Sunday 3 March 2024

All I need is you

 

All I want is you. 

No, all I need is you. My whole world is shrinking and it seems that it all revolves around you. You became the only one whom I think of, and want to be with. Daydreaming became my new ritual, and it’s all about you, or you and me together. I am living like a lazy zombie, i eat, sleep and go to work but I only become alive while thinking about you, only when I imagine our conversations, how we comment on our cruel world, how we plan for things and how you tell me about your favorite songs and movies. Daydreaming is exhausting yet addictive. Sometimes I miss my previous life, when things were bland but clear. When I used to enjoy my loneliness, I even used to praise it. I felt content with what I had and wasn’t aware at all of what I was missing. 
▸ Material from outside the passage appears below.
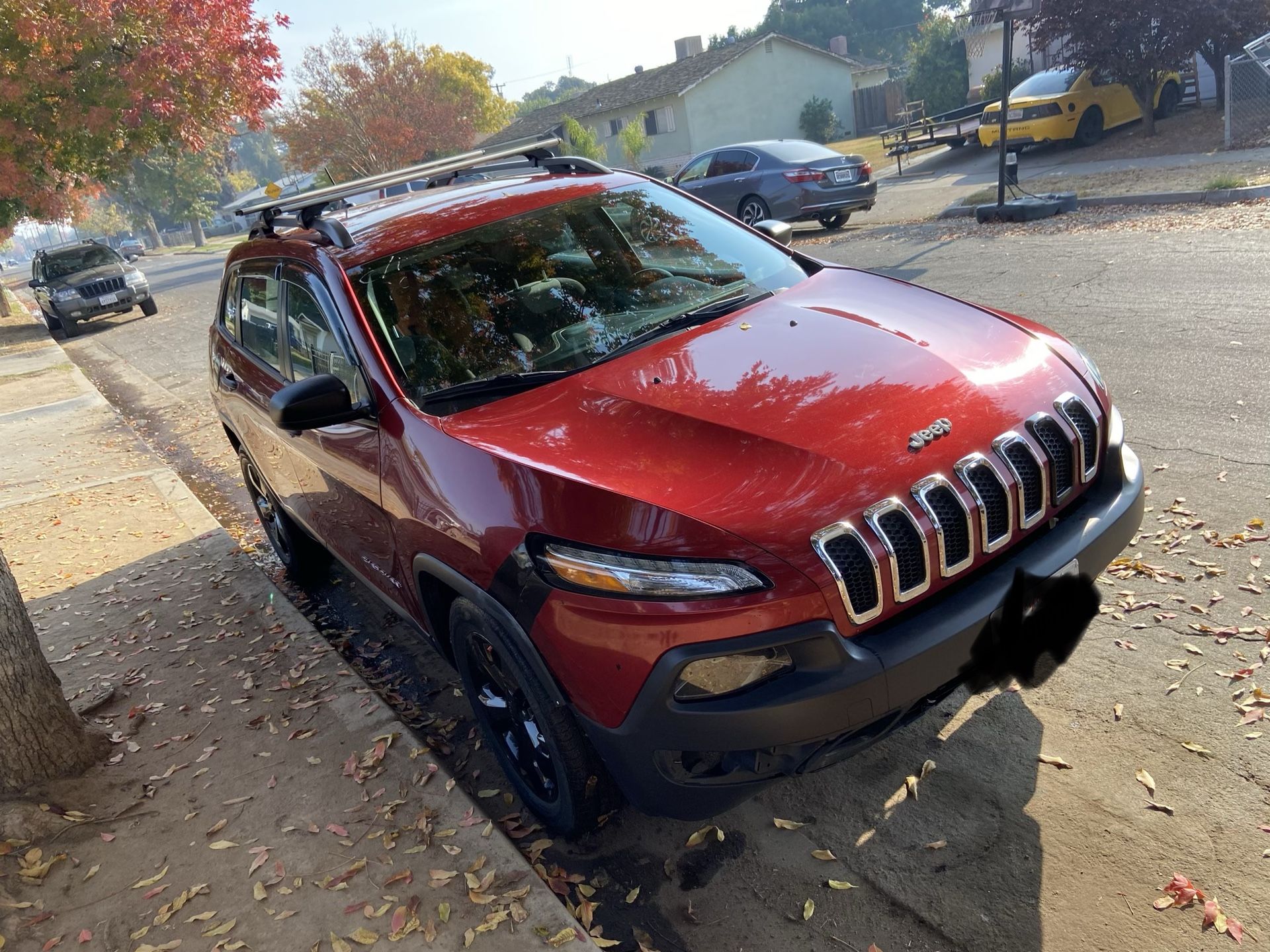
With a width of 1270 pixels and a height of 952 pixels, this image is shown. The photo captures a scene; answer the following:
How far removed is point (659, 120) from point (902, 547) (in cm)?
4057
Love, how can it be that cruel? I’m losing any ability of understanding my situation, although my few friends believe it’s an obvious “pathetic psychological condition”. I am begging for a break, a short break to gather what remained of my life and what remained of me. I miss enjoying the cloud formations, the birds chirping and the taste of ice cream. Sometimes I want to scream ( I want my life back) with all its simple pleasures, the happy moments that I had, alone. But I can’t admit that I want my life back, if I will ever scream, I’ll say “I want to spend the rest of my life with you”.